[Dataset records]
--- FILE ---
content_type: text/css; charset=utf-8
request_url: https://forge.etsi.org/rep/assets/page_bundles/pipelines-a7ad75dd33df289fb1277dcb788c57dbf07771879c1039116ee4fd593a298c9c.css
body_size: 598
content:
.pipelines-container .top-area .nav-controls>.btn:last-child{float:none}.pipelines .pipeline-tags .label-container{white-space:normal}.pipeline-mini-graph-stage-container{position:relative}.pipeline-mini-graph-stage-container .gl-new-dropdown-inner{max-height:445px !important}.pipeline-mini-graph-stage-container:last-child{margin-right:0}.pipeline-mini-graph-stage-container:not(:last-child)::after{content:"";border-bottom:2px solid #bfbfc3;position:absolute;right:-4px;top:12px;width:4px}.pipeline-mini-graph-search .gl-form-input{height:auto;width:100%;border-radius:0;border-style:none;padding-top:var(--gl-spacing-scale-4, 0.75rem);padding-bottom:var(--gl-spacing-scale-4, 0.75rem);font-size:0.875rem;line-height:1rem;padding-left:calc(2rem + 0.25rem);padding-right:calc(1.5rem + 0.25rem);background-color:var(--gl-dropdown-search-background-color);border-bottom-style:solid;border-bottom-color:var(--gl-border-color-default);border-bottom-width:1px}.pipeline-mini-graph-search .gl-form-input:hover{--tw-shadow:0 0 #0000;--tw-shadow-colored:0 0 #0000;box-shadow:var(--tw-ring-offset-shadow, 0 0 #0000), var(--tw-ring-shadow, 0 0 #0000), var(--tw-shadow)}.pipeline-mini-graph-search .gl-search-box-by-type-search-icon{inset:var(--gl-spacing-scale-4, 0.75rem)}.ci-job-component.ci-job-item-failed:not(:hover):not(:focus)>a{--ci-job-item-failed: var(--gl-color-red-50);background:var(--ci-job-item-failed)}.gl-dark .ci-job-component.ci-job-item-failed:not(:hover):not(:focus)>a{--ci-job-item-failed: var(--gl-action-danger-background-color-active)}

ABOUT THIS EXERCISE: Determine how many lines of the data above hold the word "pipelines". Output that number only.

PROBLEM SOLUTION: 2